Friday, August 7, 2009

1944 - Hitchock's banned World War II film AVENTURE MALGACHE



Hitchcock's 2nd World War II propaganda short after Bon Voyage had him taking a screen credit this time. This short film was made as a tribute to the French Resistance but was never released in France.
 

This film has a complex story telling style. It alternates between scenes of actors putting on a play and a story of a resistance leader in a battle of wits with a local Vichey official. Many of the French in this film are shown as untrustworthy and willing to betray their own countrymen to the authorities. A more realistic view of the French during World War II then anyone was ready for, it was not the rah rah film the Allies thought they were getting from Hitchcock.


A film where Hitchcock had more interest than making a standard propaganda piece. As usual "truth is the first casualty" during a war. The French weren't ready to even begin to confront the truth about themselves and their disreputable involvement with the Germans until 1969 when Ophul's The Sorrow and the Pity was released.

◆ Data extract ◆
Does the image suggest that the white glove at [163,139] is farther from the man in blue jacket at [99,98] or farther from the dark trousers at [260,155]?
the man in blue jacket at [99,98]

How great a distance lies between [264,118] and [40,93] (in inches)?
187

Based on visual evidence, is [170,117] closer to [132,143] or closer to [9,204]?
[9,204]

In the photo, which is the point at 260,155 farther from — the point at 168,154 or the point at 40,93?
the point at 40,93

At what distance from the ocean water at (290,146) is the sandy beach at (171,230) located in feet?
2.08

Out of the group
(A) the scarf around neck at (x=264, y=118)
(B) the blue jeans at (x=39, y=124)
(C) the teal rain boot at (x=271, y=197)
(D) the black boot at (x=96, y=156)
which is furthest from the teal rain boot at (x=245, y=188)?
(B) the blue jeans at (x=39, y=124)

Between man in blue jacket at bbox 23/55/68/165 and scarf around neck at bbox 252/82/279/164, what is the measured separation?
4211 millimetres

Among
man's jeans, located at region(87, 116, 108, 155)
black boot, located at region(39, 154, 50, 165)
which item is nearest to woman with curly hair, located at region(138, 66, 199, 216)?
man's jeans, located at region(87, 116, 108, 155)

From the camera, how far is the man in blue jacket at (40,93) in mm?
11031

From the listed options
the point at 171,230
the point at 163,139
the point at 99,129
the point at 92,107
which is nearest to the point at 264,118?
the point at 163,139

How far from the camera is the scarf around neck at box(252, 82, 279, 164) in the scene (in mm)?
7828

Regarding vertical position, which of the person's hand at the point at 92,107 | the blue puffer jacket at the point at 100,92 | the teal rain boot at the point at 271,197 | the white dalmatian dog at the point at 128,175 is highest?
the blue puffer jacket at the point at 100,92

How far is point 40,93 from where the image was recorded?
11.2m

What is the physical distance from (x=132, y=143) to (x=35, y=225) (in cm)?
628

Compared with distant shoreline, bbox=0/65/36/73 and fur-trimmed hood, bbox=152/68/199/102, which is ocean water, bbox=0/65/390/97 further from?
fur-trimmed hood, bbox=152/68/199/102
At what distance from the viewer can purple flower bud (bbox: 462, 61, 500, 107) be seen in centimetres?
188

==

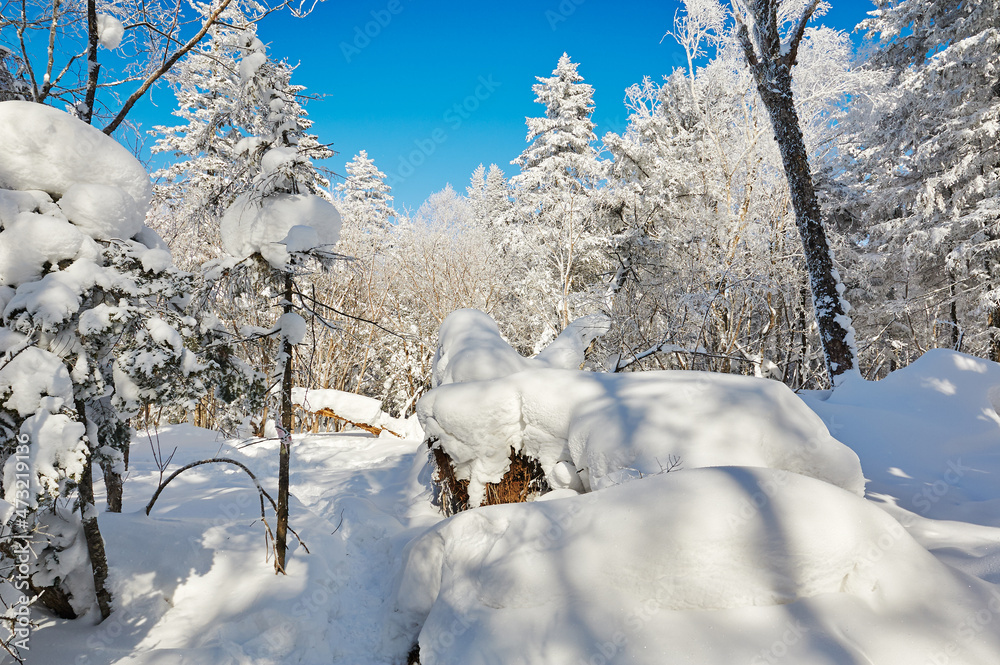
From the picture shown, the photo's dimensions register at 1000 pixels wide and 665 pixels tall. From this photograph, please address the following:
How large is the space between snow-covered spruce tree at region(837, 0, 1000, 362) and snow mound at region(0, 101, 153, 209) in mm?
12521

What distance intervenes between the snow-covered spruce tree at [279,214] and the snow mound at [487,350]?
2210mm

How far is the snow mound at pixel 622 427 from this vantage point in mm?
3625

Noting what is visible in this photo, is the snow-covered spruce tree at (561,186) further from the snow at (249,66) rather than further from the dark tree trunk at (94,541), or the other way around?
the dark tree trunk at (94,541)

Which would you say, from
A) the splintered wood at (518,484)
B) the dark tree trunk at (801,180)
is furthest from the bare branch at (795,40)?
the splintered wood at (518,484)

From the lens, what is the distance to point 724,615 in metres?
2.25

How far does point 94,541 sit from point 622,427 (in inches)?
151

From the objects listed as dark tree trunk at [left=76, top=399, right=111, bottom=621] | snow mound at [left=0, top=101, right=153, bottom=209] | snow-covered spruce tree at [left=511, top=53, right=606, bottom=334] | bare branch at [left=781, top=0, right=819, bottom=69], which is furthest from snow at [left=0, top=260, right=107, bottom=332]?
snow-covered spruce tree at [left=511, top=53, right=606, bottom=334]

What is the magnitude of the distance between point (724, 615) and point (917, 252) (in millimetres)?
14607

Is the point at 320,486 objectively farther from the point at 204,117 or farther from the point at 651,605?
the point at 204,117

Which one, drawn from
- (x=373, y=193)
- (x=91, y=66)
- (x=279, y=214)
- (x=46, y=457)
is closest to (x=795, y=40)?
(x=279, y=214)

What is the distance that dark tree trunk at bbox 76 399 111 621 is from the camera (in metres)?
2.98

* * *

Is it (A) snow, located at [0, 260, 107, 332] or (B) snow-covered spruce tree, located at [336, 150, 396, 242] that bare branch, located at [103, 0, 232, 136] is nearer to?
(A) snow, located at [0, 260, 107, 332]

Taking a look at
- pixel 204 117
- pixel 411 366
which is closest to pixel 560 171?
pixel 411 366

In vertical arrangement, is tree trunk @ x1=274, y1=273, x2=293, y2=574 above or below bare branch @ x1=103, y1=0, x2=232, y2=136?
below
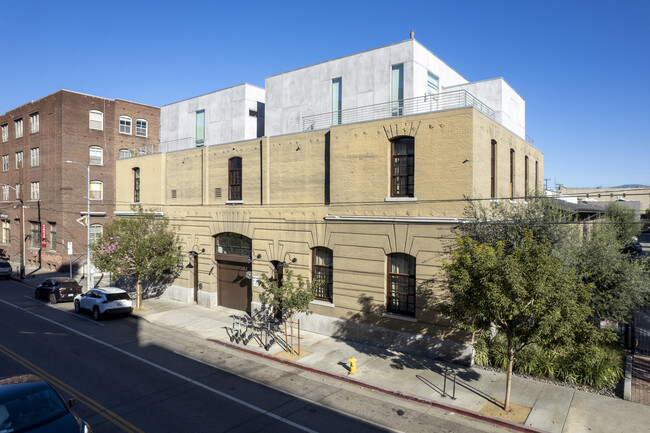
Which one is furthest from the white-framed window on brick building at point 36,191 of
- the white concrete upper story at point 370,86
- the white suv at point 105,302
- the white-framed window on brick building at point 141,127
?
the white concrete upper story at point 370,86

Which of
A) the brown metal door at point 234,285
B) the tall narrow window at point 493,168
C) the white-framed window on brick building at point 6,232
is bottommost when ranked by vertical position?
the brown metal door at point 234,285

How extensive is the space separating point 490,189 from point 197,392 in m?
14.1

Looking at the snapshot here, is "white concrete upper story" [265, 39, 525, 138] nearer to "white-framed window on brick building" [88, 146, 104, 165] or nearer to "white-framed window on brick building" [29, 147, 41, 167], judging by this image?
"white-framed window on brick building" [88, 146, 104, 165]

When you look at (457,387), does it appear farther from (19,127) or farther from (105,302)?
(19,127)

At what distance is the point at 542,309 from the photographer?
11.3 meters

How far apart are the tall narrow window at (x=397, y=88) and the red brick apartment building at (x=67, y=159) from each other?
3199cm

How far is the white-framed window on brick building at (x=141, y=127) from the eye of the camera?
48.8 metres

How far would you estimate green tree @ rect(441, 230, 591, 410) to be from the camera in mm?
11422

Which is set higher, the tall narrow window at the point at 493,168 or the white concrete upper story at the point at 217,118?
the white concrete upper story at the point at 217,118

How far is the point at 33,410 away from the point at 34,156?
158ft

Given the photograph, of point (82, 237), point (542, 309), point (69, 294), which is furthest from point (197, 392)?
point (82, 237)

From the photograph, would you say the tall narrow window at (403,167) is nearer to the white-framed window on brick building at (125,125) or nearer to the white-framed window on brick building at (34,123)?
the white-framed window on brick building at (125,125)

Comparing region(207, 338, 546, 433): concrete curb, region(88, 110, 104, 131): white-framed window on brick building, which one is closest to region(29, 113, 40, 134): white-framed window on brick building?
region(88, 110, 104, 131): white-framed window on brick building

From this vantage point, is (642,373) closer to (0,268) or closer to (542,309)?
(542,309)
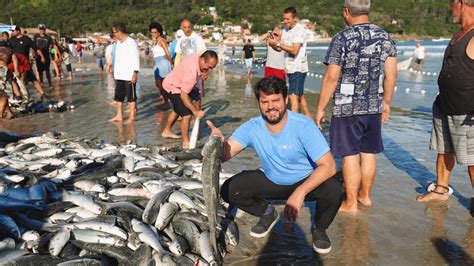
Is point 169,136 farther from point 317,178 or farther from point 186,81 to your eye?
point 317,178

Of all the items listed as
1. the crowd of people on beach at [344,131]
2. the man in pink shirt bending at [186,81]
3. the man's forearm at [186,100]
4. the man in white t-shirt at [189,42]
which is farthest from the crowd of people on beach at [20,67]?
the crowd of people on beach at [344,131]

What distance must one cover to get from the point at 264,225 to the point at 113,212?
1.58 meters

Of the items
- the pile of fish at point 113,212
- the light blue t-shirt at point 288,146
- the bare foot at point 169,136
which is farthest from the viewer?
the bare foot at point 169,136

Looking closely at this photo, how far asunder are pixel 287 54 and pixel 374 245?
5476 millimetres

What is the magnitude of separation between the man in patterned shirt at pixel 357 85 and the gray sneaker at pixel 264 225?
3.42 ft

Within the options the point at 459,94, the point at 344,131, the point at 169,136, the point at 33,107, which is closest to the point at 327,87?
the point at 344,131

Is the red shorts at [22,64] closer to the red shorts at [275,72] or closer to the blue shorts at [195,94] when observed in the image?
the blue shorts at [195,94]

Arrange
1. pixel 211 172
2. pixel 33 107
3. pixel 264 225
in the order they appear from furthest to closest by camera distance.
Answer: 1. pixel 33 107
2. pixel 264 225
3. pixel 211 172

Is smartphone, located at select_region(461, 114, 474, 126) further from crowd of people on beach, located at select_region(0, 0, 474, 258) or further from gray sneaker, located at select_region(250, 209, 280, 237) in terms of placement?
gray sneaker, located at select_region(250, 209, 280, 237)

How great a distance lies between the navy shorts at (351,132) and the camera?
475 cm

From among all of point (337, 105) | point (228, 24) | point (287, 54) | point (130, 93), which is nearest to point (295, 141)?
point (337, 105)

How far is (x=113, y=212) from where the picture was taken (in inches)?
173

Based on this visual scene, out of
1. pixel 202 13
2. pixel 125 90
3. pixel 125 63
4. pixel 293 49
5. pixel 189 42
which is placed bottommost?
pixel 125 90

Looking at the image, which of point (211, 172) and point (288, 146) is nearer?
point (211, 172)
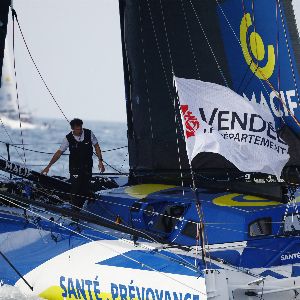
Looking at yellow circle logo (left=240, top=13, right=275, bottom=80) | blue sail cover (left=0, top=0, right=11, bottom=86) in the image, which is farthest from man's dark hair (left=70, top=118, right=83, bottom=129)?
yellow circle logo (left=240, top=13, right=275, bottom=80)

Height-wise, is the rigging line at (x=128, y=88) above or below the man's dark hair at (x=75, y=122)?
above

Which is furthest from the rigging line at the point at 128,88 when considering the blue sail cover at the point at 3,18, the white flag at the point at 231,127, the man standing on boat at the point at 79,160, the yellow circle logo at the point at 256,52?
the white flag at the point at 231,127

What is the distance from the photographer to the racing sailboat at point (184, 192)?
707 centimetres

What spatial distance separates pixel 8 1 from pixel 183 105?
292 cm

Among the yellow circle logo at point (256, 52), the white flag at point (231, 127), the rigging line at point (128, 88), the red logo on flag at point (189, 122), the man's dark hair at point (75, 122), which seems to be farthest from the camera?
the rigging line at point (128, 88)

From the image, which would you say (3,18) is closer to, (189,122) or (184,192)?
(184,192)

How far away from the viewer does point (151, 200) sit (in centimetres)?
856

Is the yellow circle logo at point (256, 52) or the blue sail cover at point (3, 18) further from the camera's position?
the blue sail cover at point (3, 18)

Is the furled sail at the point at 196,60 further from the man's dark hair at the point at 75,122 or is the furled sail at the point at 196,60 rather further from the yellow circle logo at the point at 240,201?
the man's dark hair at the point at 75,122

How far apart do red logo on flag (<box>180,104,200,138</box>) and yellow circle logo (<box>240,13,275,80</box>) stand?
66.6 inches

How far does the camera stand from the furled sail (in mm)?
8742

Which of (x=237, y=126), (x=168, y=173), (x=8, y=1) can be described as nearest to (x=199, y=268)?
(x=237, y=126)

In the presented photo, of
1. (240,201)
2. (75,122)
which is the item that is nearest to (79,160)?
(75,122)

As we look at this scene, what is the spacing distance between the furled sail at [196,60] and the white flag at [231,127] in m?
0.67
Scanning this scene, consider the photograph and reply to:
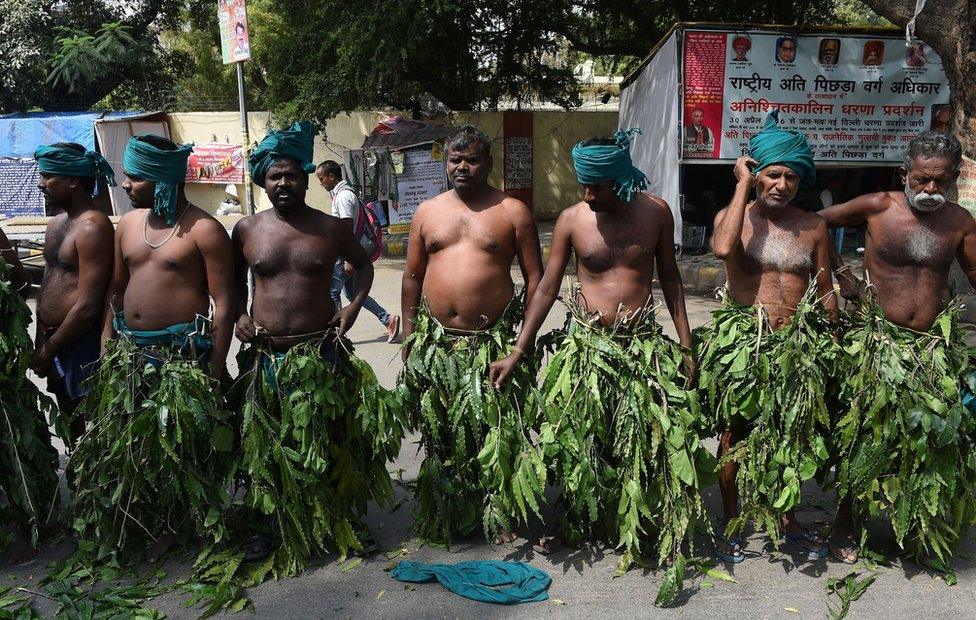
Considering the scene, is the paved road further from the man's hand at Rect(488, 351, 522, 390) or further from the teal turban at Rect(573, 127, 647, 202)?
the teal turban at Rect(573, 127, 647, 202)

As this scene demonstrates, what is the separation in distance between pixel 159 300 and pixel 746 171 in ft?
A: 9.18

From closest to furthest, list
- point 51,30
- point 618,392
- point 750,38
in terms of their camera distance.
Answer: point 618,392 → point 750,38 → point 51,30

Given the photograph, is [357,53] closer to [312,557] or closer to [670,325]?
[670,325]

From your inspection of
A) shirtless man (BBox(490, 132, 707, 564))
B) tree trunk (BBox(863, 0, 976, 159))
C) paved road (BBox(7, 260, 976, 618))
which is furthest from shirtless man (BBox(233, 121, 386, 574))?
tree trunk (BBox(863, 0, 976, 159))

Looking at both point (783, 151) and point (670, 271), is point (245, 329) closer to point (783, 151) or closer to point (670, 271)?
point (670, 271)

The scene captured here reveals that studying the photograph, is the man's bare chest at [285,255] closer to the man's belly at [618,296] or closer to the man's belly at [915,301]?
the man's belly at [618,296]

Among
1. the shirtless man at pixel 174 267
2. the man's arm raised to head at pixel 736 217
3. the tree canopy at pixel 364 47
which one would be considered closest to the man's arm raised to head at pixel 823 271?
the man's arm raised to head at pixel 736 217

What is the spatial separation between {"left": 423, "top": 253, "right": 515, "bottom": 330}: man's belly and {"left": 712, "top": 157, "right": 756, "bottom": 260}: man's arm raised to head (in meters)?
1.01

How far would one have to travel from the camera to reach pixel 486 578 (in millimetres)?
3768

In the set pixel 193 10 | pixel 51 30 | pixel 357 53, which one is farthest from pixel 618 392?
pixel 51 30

◆ What you need to do ◆
A. Condense the paragraph of the Aventure Malgache post that begins "This film has a complex story telling style" into a short bulleted list that keeps its main facts.
B. Write out word for word everything from "1944 - Hitchock's" down to "released in France." in the Aventure Malgache post.
The entries have no connection to the Aventure Malgache post.

◆ Responses per task ◆
A.
- The film tells its story in a complex way, alternating between scenes of actors putting on a play and the story of a resistance leader in a battle of wits with a local Vichey official.
- Many of its French characters appear untrustworthy and willing to betray their own countrymen to the authorities.
- Its view of the French during World War II was more realistic than anyone was ready for.
- It was not the rah-rah film the Allies expected from Hitchcock.

B.
1944 - Hitchock's banned World War II film AVENTURE MALGACHE



Hitchcock's 2nd World War II propaganda short after Bon Voyage had him taking a screen credit this time. This short film was made as a tribute to the French Resistance but was never released in France.